The CLI is compiled into a static library that the executable is then linked to; this should probably be amended such that the CLI *only* gets baked into the executable and is *not* compiled into a seperate library, because the CLI is really part of the executable, *not* part of the base64 implementation; it is not really intended to be shared with other code, besides ```main()```.

Windows support depends on defining a 'wmain()' entry in place of the usual 'main()', and parsing support for ```w_char``` type.

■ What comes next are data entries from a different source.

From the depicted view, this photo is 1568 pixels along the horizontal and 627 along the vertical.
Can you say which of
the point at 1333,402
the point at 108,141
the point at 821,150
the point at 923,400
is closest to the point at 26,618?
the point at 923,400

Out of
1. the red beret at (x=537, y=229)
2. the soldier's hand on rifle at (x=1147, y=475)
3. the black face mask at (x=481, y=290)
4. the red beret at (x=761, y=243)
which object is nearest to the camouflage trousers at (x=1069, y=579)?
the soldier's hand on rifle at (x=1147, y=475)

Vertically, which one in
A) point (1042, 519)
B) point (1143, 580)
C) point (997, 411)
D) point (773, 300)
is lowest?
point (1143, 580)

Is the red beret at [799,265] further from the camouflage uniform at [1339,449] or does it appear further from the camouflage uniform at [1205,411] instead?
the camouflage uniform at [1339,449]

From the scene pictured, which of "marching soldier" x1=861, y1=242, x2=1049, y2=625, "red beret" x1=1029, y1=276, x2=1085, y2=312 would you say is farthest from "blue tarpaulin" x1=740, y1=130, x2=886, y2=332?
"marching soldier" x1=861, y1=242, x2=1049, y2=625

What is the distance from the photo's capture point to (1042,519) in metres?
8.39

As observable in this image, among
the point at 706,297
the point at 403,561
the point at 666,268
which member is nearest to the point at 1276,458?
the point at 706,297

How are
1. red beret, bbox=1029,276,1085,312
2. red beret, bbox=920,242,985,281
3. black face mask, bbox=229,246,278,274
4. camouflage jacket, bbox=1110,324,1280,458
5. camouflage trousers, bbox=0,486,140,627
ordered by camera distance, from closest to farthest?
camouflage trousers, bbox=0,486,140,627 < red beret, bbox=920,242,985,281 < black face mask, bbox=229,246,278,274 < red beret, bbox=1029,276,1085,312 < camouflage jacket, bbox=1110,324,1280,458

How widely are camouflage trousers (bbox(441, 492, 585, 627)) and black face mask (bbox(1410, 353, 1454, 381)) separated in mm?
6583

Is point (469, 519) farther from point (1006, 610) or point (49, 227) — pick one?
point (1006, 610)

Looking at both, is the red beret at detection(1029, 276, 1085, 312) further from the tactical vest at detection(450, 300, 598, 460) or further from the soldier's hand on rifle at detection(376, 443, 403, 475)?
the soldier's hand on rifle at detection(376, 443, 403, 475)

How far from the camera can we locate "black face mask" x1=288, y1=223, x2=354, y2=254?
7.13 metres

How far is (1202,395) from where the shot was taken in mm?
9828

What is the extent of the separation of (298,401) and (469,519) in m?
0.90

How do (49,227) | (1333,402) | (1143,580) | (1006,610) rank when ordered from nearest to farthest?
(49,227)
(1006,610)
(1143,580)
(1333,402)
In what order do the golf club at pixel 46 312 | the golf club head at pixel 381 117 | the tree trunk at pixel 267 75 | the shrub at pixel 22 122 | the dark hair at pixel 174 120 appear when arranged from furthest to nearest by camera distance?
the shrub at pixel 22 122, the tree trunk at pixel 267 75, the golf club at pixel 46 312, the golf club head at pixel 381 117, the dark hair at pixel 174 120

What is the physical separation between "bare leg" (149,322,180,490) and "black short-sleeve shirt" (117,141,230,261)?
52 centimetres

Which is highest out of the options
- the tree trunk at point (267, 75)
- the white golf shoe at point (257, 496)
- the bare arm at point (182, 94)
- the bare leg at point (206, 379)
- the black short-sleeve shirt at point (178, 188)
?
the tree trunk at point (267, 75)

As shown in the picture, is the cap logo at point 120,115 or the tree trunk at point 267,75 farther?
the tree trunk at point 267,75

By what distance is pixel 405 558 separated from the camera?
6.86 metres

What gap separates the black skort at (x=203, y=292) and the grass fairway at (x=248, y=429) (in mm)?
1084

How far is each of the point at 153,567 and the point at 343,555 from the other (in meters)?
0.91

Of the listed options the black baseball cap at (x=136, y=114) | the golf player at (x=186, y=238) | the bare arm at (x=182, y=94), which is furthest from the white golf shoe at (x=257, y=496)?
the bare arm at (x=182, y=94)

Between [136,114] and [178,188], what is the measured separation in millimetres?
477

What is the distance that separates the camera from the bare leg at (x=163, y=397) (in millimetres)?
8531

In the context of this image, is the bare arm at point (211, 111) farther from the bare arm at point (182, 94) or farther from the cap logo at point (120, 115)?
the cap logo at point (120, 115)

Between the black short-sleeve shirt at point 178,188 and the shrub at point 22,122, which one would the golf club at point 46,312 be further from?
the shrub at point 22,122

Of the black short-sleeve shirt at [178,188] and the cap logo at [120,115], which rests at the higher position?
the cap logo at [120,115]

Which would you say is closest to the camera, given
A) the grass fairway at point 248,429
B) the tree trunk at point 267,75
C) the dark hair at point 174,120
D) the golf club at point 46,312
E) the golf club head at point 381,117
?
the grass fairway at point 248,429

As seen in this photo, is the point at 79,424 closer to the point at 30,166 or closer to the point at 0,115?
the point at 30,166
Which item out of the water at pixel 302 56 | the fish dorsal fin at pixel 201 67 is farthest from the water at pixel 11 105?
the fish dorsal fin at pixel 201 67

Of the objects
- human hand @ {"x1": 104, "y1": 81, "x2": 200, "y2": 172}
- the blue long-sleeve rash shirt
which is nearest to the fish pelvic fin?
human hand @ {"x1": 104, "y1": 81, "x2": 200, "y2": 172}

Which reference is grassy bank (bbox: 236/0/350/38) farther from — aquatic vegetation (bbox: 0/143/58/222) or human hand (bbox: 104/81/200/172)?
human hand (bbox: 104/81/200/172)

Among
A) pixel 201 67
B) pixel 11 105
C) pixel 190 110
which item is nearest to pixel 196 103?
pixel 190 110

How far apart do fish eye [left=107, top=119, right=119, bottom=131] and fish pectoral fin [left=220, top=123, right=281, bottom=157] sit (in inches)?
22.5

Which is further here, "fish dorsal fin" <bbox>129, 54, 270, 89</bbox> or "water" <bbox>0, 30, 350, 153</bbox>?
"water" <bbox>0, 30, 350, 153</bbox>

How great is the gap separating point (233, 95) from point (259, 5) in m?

Flags are sometimes prepended with a ```/``` instead of a ```-``` - depending on how much Windows integration is required. Many command line executables running on Windows terminals do accept the usual UNIX-style argument syntax, these days.

*PLEASE NOTE: This project should not really be installed system-wide nor placed in your operating system's ```PATH```, due to the naming conflict with the actual system-level base64 implementation.*

*Due to this, and also some interest in implementing further encode/decode algorithms as well as implementing the entire package as NodeJs binary addons, this project will likely either be renamed, or deprecated in favor of a larger, more realized project.*

## Thanks for reading!

[Nathan J. Hood](https://github.com/nathanjhood)

## Acknowledgements:

- ["The Base16, Base32, and Base64 Data Encodings"](https://datatracker.ietf.org/doc/html/rfc4648); S. Josefsson (Copyright (C) 2006 The Internet Society).

- 'base64.cpp'; The central encode/decode algorithm is a slightly modified implementation taken from René Nyffenegger's 'base64.cpp' (Copyright (C) 2004-2008 René Nyffenegger) from the below discussion:

- [https://stackoverflow.com/questions/180947/base64-decode-snippet-in-c](https://stackoverflow.com/questions/180947/base64-decode-snippet-in-c)

- [A more recent (version 2) revision of this algorithm is also publically available](https://renenyffenegger.ch/notes/development/Base64/Encoding-and-decoding-base-64-with-cpp/). My reasons for adapting an earlier version is because I intend to attempt several other encode/decode algorithms using a similar approach to this implementation, which has slightly less of the functionality tailored specifically for base64, and thus shall be more adaptable into other forms.